Le lieu des places d’affaires des parties

[63]           Tant dans son argumentation écrite que lors de l’audience, la Requérante a plaidé qu’il ne saurait y avoir de confusion car l’Opposante n’a que deux places d’affaires, toutes deux situées en Ontario alors que la Requérante opère à Montréal. De plus, la Requérante plaide que la preuve démontre qu’elle possède une clientèle locale, soit de la région de Montréal.

[64]           Je tiens à rappeler que l’enregistrement d’une marque de commerce donne au propriétaire de cette marque le droit exclusif de l’employer dans tout le Canada [voir l’article 19 de la Loi]. Ainsi, l’Opposante n’est pas limitée à employer ses marques de commerce déposées en Ontario. Elle a le droit de les employer ailleurs au Canada, incluant à Montréal. Il en va de même pour la Requérante qui, si elle obtient l’enregistrement de la Marque, pourra l’employer ailleurs au Canada, incluant en Ontario. C’est la raison pour laquelle à l’article 6(2) de la Loi il est stipulé que l’emploi d’une marque de commerce crée de la confusion avec une autre marque lorsque l’emploi des deux marques, dans une même région, serait susceptible de faire conclure que les services liés à ces marques, sont exécutés par la même personne.

■ **Série de consignes**
- a) Répondez en une phrase à chacune des questions suivantes sur l'extrait consacré aux places d'affaires des parties :
(i) Selon la Requérante, combien de places d'affaires l'Opposante possède-t-elle, et dans quelle province ?
(ii) Dans quelle ville la Requérante opère-t-elle ?
(iii) Quel article de la Loi est cité pour le droit exclusif d'employer une marque de commerce dans tout le Canada ?
- b) Reprenez l'extrait consacré aux places d'affaires des parties à la suite de sa dernière phrase et prolongez-le.

■ **Données extraites**
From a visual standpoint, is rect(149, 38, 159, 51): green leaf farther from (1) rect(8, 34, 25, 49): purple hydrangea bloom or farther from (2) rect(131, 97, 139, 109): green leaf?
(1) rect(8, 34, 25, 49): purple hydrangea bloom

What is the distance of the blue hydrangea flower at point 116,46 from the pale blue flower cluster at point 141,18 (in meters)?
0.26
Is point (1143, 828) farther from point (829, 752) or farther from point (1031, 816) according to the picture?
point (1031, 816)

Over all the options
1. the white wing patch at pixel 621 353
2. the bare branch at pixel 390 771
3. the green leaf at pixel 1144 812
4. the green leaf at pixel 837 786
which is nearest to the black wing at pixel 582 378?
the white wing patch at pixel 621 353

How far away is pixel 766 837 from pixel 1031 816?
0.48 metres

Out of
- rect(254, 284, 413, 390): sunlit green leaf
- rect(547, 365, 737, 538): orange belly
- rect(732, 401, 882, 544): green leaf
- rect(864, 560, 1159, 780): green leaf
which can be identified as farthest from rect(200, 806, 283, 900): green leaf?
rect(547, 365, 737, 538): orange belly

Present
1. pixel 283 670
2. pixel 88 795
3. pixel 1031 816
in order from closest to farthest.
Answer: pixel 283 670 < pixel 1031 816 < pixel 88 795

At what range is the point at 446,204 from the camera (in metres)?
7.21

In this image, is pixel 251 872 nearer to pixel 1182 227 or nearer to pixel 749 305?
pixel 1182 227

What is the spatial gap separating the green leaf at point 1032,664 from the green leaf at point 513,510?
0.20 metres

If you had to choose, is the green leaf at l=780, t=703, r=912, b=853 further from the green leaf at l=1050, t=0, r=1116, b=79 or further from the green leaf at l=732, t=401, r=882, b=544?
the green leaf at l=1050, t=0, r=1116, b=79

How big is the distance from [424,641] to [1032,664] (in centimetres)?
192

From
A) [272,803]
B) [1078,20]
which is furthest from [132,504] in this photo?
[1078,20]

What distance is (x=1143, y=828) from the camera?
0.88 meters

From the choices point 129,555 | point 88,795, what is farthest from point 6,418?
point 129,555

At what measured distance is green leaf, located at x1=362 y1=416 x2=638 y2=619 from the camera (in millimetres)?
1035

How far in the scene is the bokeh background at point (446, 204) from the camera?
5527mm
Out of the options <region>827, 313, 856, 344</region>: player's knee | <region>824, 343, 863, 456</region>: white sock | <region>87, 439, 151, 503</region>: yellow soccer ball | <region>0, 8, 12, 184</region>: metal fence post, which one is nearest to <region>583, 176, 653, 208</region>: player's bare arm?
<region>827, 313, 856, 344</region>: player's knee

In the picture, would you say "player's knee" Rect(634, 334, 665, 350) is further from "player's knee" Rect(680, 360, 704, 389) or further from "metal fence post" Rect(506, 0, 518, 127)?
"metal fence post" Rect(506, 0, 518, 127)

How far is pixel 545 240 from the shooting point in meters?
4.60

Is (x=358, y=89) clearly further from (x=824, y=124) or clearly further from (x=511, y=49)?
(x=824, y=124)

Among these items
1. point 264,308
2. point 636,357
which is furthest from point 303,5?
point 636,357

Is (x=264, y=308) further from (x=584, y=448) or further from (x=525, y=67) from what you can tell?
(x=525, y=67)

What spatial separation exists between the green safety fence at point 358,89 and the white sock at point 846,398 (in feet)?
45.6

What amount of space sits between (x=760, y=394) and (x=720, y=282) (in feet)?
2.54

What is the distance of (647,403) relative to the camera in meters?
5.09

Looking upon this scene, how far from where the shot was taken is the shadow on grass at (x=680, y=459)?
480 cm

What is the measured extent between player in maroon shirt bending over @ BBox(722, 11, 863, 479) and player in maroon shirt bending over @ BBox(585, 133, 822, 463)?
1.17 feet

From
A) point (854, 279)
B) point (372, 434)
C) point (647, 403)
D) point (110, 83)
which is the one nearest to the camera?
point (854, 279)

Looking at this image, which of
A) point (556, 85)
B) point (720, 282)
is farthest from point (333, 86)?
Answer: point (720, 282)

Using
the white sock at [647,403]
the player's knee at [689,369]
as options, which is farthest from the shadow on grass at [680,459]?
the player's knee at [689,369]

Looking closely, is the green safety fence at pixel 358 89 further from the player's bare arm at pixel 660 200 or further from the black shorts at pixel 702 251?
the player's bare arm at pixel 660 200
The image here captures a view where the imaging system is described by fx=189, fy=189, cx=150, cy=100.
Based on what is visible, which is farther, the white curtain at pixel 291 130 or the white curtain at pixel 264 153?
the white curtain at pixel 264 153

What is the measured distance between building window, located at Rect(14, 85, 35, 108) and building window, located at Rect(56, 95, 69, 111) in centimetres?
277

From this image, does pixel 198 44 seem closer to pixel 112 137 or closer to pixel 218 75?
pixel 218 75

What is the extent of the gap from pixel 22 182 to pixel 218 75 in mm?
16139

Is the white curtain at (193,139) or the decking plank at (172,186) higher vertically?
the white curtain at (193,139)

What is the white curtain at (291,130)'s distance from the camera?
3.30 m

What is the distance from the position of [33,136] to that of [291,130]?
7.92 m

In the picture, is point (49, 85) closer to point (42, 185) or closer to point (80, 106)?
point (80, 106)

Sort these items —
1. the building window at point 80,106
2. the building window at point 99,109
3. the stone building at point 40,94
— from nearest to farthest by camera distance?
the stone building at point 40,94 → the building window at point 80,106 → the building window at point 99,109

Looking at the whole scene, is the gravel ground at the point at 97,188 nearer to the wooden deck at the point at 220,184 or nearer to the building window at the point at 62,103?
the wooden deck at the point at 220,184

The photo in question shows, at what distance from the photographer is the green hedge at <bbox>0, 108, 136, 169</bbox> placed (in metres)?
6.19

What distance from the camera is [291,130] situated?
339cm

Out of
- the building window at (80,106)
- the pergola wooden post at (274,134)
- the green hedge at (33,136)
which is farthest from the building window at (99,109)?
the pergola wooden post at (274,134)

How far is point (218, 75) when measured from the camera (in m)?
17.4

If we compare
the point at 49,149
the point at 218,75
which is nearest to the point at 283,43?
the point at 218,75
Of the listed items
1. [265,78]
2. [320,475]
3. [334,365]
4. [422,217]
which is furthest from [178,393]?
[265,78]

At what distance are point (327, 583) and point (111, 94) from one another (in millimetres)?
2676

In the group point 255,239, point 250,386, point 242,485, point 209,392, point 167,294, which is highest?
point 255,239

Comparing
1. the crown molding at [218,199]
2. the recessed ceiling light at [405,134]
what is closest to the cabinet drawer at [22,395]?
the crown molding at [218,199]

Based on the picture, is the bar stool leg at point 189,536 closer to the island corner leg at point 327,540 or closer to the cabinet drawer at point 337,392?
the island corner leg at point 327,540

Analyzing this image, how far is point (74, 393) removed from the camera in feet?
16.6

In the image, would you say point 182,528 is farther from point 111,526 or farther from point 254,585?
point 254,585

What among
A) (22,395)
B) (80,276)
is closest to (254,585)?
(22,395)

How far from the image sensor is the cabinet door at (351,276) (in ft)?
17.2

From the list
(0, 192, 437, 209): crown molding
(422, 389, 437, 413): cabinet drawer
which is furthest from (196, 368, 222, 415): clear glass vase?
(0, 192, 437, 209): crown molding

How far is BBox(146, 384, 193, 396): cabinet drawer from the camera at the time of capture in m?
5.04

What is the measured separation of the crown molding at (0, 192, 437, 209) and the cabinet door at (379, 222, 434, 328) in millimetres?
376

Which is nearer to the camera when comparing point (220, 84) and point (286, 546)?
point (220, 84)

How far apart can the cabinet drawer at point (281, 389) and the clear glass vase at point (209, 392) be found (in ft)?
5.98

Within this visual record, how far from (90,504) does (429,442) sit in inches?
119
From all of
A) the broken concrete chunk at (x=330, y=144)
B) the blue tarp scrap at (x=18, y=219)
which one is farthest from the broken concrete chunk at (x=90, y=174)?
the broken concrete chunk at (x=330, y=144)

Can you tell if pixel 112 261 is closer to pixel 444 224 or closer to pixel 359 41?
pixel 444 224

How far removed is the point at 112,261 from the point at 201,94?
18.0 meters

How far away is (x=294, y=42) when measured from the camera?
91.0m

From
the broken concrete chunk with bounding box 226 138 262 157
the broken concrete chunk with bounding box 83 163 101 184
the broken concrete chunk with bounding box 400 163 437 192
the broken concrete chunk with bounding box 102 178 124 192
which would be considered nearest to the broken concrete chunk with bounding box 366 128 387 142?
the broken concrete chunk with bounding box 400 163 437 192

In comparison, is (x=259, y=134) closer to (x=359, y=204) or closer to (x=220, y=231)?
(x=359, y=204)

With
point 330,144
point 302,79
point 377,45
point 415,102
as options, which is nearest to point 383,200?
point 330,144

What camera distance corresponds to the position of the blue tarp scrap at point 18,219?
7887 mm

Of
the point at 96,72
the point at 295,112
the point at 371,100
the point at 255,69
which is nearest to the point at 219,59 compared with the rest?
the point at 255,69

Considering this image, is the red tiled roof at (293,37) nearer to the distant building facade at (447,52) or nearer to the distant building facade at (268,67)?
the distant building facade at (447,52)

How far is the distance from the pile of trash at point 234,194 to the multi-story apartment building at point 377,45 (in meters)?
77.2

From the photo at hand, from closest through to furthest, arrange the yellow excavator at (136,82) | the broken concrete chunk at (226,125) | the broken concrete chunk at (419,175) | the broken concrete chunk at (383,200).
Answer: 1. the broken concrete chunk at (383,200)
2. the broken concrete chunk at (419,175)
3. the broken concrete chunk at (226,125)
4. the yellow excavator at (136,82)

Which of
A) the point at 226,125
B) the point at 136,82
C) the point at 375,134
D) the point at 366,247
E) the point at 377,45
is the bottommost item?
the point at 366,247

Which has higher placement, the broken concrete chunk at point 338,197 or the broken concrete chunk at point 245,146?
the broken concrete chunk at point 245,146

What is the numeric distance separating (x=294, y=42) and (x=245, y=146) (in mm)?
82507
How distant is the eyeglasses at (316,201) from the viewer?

■ **Corrigé**
- a)
(i) Selon la Requérante, l'Opposante possède deux places d'affaires, toutes deux situées en Ontario.
(ii) La Requérante opère à Montréal.
(iii) L'article 19 de la Loi est cité pour ce droit exclusif.

- b)
Conclusion

[65]           Bien que les marques des parties soient des marques faibles, je ne suis pas satisfait que la Requérante a rencontré son fardeau de preuve ultime de prouver, selon la prépondérance des probabilités, que la Marque ne porte pas à confusion avec celle de l’Opposante. J’estime que la période de temps que les marques sont employées (article 6(5)(b)), la nature des services et la nature des commerces des parties (articles 6(5)(c) et (d)), et le degré de ressemblance entre les marques en présence (article 6(5)(e)) militent en faveur de l’Opposante.

[66]           J’accueille donc ce motif d’opposition.

Motif d’opposition fondé sur l’article 16(1)(a) de la Loi

[67]           L’Opposante plaide dans sa déclaration d’opposition que  la Requérante n’est pas la personne ayant droit à l’enregistrement de la Marque en vertu des dispositions de l’article 16(1)a) et c) de la de la Loi puisqu’à la date de premier emploi de la Marque alléguée dans les demandes d’enregistrement, celle-ci  créait de la confusion avec les marques de commerce de l’Opposante ci-haut décrites.

[68]                La date pertinente sous ce motif d’opposition est la date de premier emploi de la Marque alléguée dans les demandes d’enregistrement (1er octobre 2008) [voir l’article 16(1) de la Loi].

[69]           Pour satisfaire son fardeau de preuve initial sous l’article 16(1) de la Loi, l’Opposante doit démontrer l’emploi de ses marques de commerce avant la date de premier emploi alléguée par la Requérante dans ses demandes d’enregistrement (1er octobre 2008) et qu’elle ne les avait pas abandonnées à la date de publication des demandes d’enregistrement de la Requérante (29 août 2012) [voir Optic Nerve Art & Design Ltd c Optic Nerve Design, 2005 CanLII 78205].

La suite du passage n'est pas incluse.